Obtain Necessary Information
In most cases, a logical ViPNet structure (the distribution of clients and their connections to respective coordinators) corresponds to the structure of the network itself. According to the existing security policy, a coordinator can be used for the following functions:
- IP Addresses Server. The coordinator can be used for the registration of active clients and for notifying clients about the current IP addresses of other clients.
- VPN Gateway. If the coordinator is installed at the gateway of a LAN, it is used by mobile and remote ViPNet clients as a VPN gateway (IP address server). At the same time, the coordinator acts as a firewall, filtering both encrypted and non-encrypted traffic.
- VPN NAT Server. In this case, several ViPNet clients in a LAN work through the IP address of one coordinator.

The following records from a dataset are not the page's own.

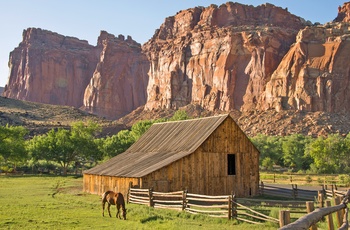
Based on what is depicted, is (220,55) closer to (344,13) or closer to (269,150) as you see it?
(344,13)

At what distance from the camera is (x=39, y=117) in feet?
363

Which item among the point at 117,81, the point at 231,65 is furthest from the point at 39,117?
the point at 117,81

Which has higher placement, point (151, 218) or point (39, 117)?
point (39, 117)

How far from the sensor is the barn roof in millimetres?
27305

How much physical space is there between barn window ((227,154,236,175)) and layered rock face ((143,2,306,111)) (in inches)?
3550

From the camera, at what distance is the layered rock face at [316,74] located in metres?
106

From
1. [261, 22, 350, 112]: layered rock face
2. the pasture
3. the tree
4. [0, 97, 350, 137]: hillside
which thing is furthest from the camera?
[261, 22, 350, 112]: layered rock face

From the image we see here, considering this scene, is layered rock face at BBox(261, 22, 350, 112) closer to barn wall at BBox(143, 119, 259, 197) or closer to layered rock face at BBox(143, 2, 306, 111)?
layered rock face at BBox(143, 2, 306, 111)

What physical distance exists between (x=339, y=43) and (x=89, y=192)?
91.4 meters

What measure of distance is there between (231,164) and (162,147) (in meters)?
5.15

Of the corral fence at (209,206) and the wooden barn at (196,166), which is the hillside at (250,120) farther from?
the corral fence at (209,206)

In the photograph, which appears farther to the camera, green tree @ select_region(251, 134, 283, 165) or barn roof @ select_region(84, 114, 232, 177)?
green tree @ select_region(251, 134, 283, 165)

This use of the coordinator provides the secure protection of the LAN segment. It also allows you to unite your ViPNet network with another (already deployed) VPN system, if a gateway of this VPN is connected to one of the network adapters of the coordinator.
- Tunneling Server. The coordinator can be used to establish a secure channel (tunnel) to secure the traffic between different local networks.
Both the coordinator and client can be used to secure the traffic of a specific service (or all services) of a server (ie. domain controller, SMTP/FTP/web/database server).
To determine your company's most logical ViPNet network, we encourage the ViPNet administrator to answer the following questions.
- What kind of a logical VPN structure would fit best into our network?
- How many clients/servers and LAN segments need to be secured?
- How should the clients be best distributed among the coordinators?
- Do you need to install the coordinator(s) on a separate computer or is it possible to use existing servers/workstations?
- How do the integrated firewalls need to be configured once the ViPNet network is set up (ie. if default traffic from acknowledged users is not blocked by ViPNet, you should create rules for services where no ViPNet software is/can be installed).
The following question list will also help you record the required information:
- What number of VPN nodes are needed?
- Per location:
- What number of servers have to connect to the VPN?
- What are the operating systems of these servers?
- What are the existing security solutions (firewalls, antivirus software, others)?
- What is the traffic between the locations/servers/workstations (services, protocols, port numbers)?
- What type of IP address is used on each server (public or private)?
- How does access to the servers/gateways take place from the outside (behind a firewall and/or proxy etc.?). If yes, what is the exact configuration?
- Which applications will be used through the VPN (databases, CRM/CMS/ERP systems, etc.)?
- Desired secure connections (who with who?):
- Between the locations?
- Between the VPN clients themselves?